What does AWS do for Netflix?
- Scalable Compute and Storage
- Scalable Distributed Databases (they use DynamoDB and Cassandra)
- Big Data Analytics
- Recommendations
Netflix obtains videos from what are called source media (usually terabytes in size). These need to be converted into files which provide the optimal viewing experience for each supported device and hence, source media are transcoded into different formats according to device type, network quality, audio quality, subtitles etc. This process of transcoding outputs 100’s of files from each file.
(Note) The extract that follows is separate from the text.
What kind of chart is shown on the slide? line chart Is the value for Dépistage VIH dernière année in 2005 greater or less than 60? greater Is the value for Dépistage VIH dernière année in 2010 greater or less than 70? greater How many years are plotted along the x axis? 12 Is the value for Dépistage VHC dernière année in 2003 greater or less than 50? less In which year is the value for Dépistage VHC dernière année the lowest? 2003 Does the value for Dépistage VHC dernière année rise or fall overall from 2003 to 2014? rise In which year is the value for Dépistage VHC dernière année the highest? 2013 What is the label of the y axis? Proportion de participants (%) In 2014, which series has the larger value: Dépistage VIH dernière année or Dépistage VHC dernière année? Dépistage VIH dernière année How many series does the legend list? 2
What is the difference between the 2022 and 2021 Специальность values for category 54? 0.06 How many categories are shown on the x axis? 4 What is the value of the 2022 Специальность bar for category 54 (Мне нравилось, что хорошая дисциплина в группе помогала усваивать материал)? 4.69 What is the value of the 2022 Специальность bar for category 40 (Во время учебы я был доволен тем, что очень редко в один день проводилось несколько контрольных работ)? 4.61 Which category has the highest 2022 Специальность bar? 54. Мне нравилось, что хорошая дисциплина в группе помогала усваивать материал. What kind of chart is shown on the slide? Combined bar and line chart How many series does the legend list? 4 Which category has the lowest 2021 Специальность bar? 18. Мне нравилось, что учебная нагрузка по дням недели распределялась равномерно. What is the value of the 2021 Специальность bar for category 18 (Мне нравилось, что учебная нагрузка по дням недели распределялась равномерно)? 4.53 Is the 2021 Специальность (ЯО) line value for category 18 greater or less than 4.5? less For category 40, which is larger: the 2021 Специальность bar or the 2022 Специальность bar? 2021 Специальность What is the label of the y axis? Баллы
Now, because the source files are many terabytes in size, they are transcoded in parallel on a large number of EC2 servers after breaking them into small chunks. Netflix says a typical source media file can be pushed to their CDN in about 30 minutes.
In addition to AWS, Netflix uses a in-house CDN called OpenConnet to maximize network efficiency. They initially tried 3rd party CDNs but they turned out to be expensive and not unto the mark quality wise. Since Netflix knows what their clients like and where they are located, they could also make smart optimizations which 3rd party solutions cannot make.
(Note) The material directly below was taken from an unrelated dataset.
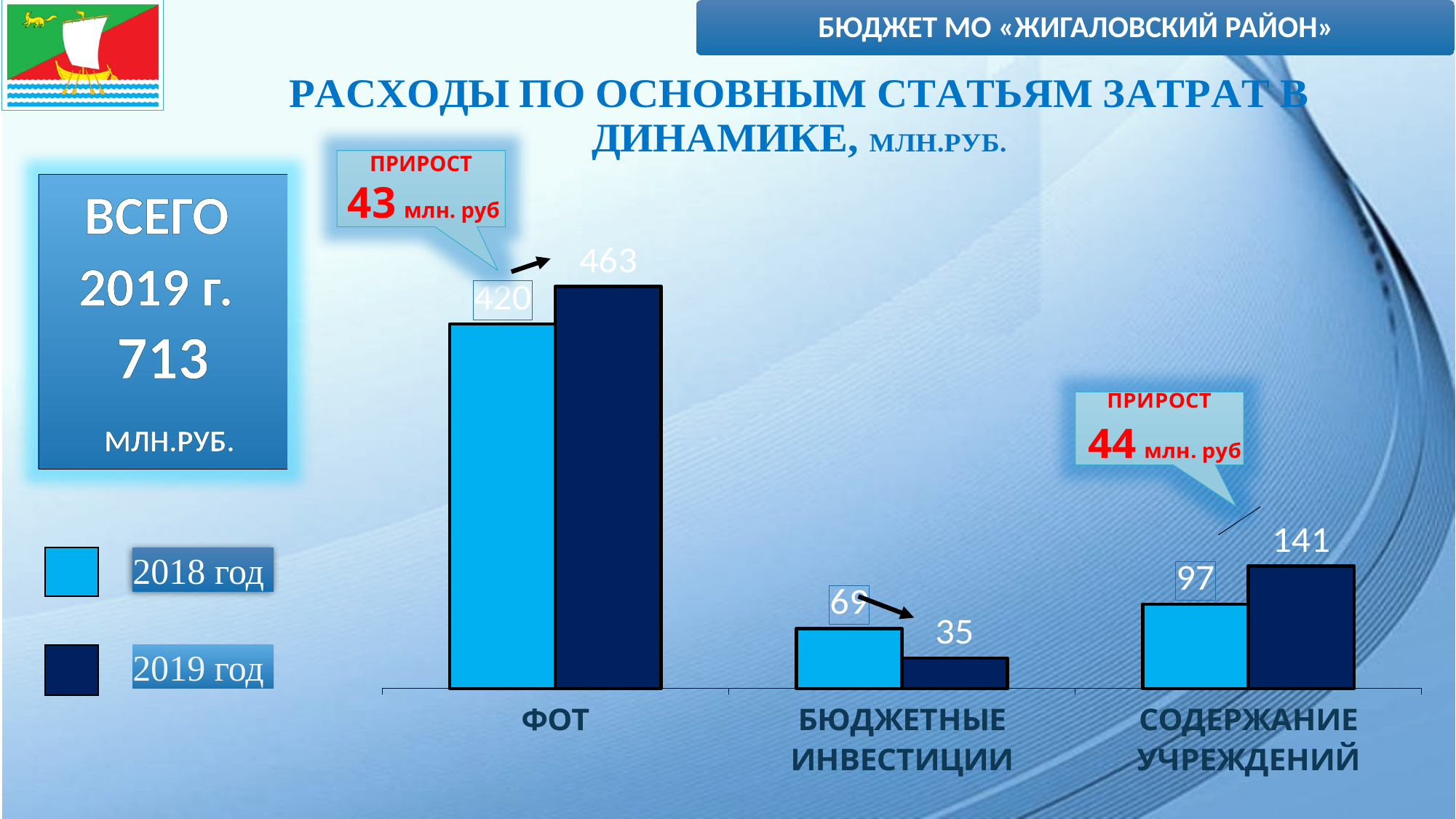
Which category has the lowest value for 2019 год? БЮДЖЕТНЫЕ ИНВЕСТИЦИИ What is the value for СОДЕРЖАНИЕ УЧРЕЖДЕНИЙ in 2018 год? 97 What is the value for ФОТ in 2018 год? 420 What is the value for ФОТ in 2019 год? 463 How many series does the legend list? 2 By how much did the value for ФОТ increase from 2018 год to 2019 год? 43 What is the value for БЮДЖЕТНЫЕ ИНВЕСТИЦИИ in 2019 год? 35 How many categories are shown on the x axis of the chart? 3 Which is larger for БЮДЖЕТНЫЕ ИНВЕСТИЦИИ: the 2018 год value or the 2019 год value? 2018 год Which category has the highest value for 2019 год? ФОТ What kind of chart is shown on the slide? bar chart What is the value for СОДЕРЖАНИЕ УЧРЕЖДЕНИЙ in 2019 год? 141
Netflix developed its own video storage device called an OpenConnect Appliance (OCA). Each OCA is basically a fast server optimized for delivering videos with lots of storage. It’s made from commodity PC parts. On the software side, each OCA runs FreeBSD and NGINX as its server. OCAs come in various sizes where the largest ones can store the entire catalog. Each CDN site houses a cluster of OCAs depending on how reliable Netflix wants the site to be.
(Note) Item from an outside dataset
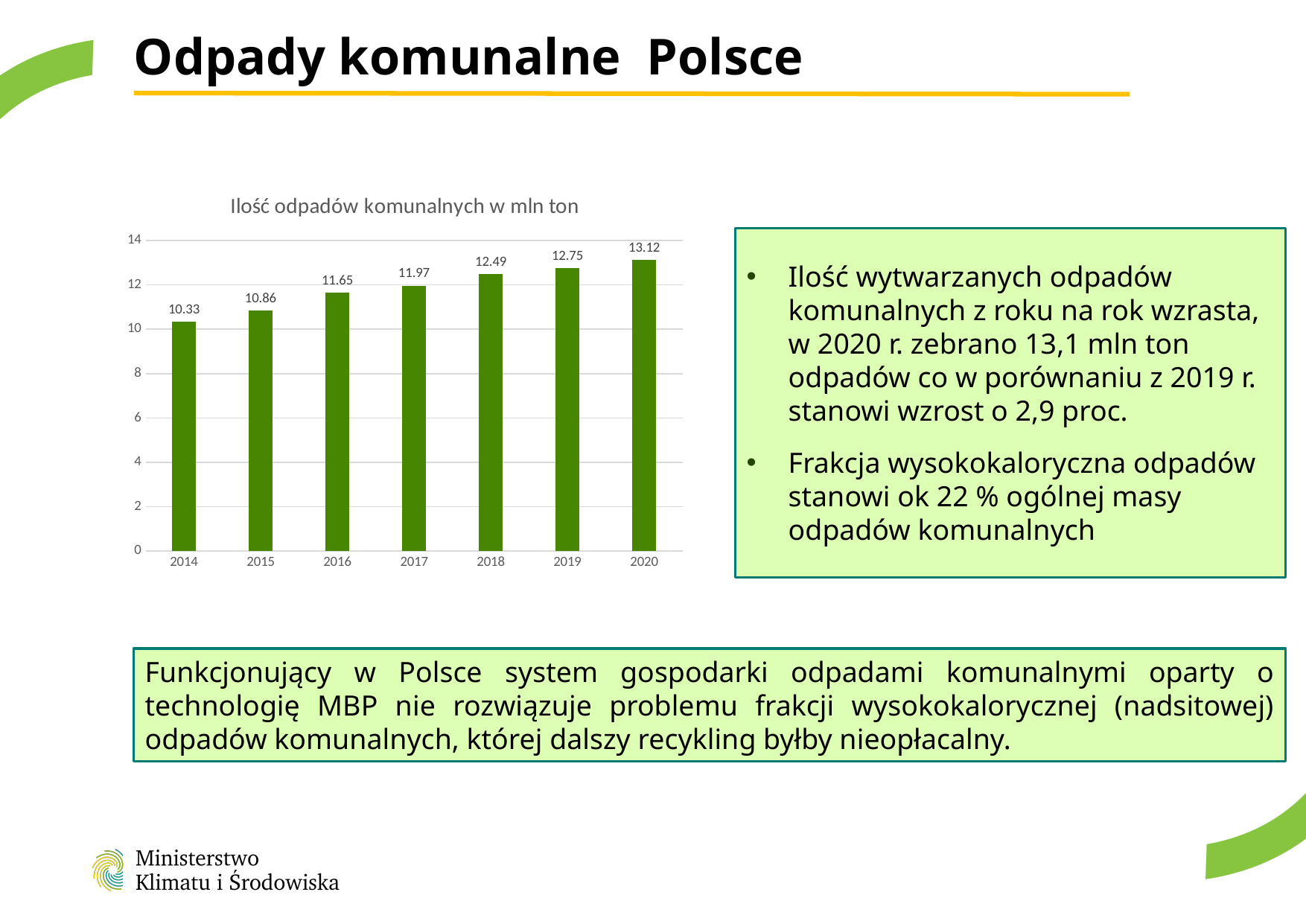
Which year has the lowest value? 2014 What kind of chart is shown on the slide? bar chart What is the value for 2017? 11.97 Do the values rise or fall from 2014 to 2020? rise What is the difference between the values for 2020 and 2019? 0.37 What is the value for 2020? 13.12 What is the value for 2014? 10.33 Is the value for 2019 greater or less than 12? greater Which year has the highest value? 2020 Which is larger, the value for 2018 or the value for 2015? 2018 What is the difference between the values for 2016 and 2014? 1.32 How many years are shown on the x axis? 7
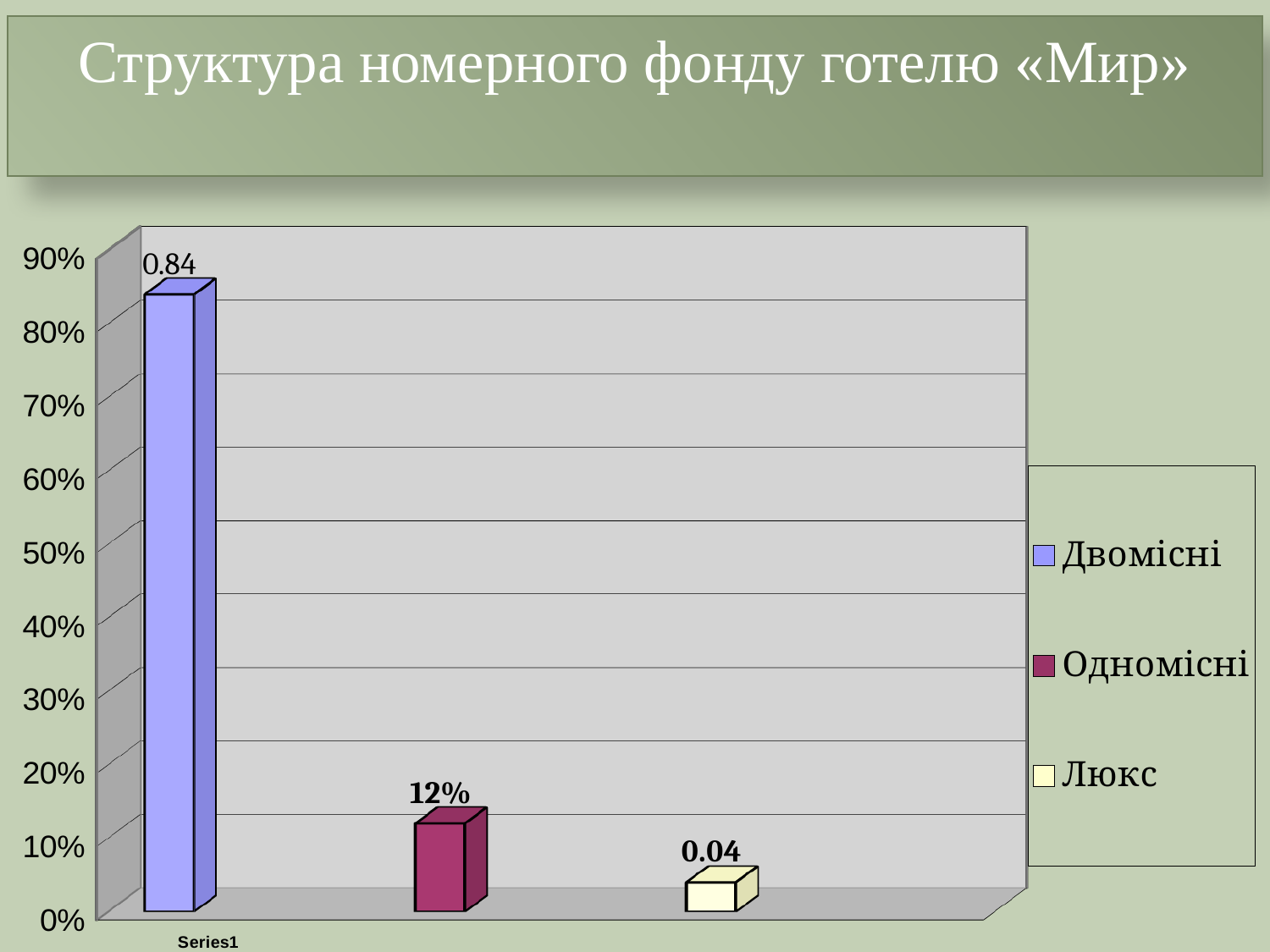
What kind of chart is shown on the slide? Bar chart What value is shown for Одномісні? 12% Is the value for Двомісні greater or less than 80%? greater Is the value for Люкс greater or less than 10%? less How many bars are plotted on the chart? 3 Which is larger, the value for Одномісні or the value for Люкс? Одномісні What is the title of the slide? Структура номерного фонду готелю «Мир» What value is shown for Двомісні? 0.84 Which category has the highest value? Двомісні Which category has the lowest value? Люкс What value is shown for Люкс? 0.04 How many series does the legend list? 3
Netflix doesn’t have its own network nor its own datacenter instead it places clusters of OCAs in ISP datacenters and in IXPs. When you press play, your device streams video from an OCA in a datacenter near you to maximize network efficiency. This arrangement is beneficial for ISPs as well since now the video streaming data does not have to flow over the internet backbone and stays firmly on the ISP’s own network. Another optimization is to prefetch popular videos in smaller OCAs. Netflix uses a hierarchical caching system where small OCAs store a few popular videos, larger OCAs store a large proportion of the catalogue and the largest OCAs store the entire catalogue (these get their videos from S3). Thus, a cache miss never happens in OpenConnect. If a video is not available in a smaller OCA, it is copied from an OCA at or near that datacenter site.
Netflix predicts the videos to place in smaller OCAs according to user preferences in a data driven fashion. The predictions happen one day in advance and so any new videos to be copied are transferred in off peak hours thereby reducing network congestion. To prevent popular videos from overwhelming OCAs, they are copied to multiple OCAs at one datacenter location. Additionally, a video is not said to be live until it has been copied by a sufficient number of OCAs so that videos can be streamed in a similar amount of time anywhere in the world. OpenConnect provides reliability by switching OCAs in case of OCA failure or network congestion.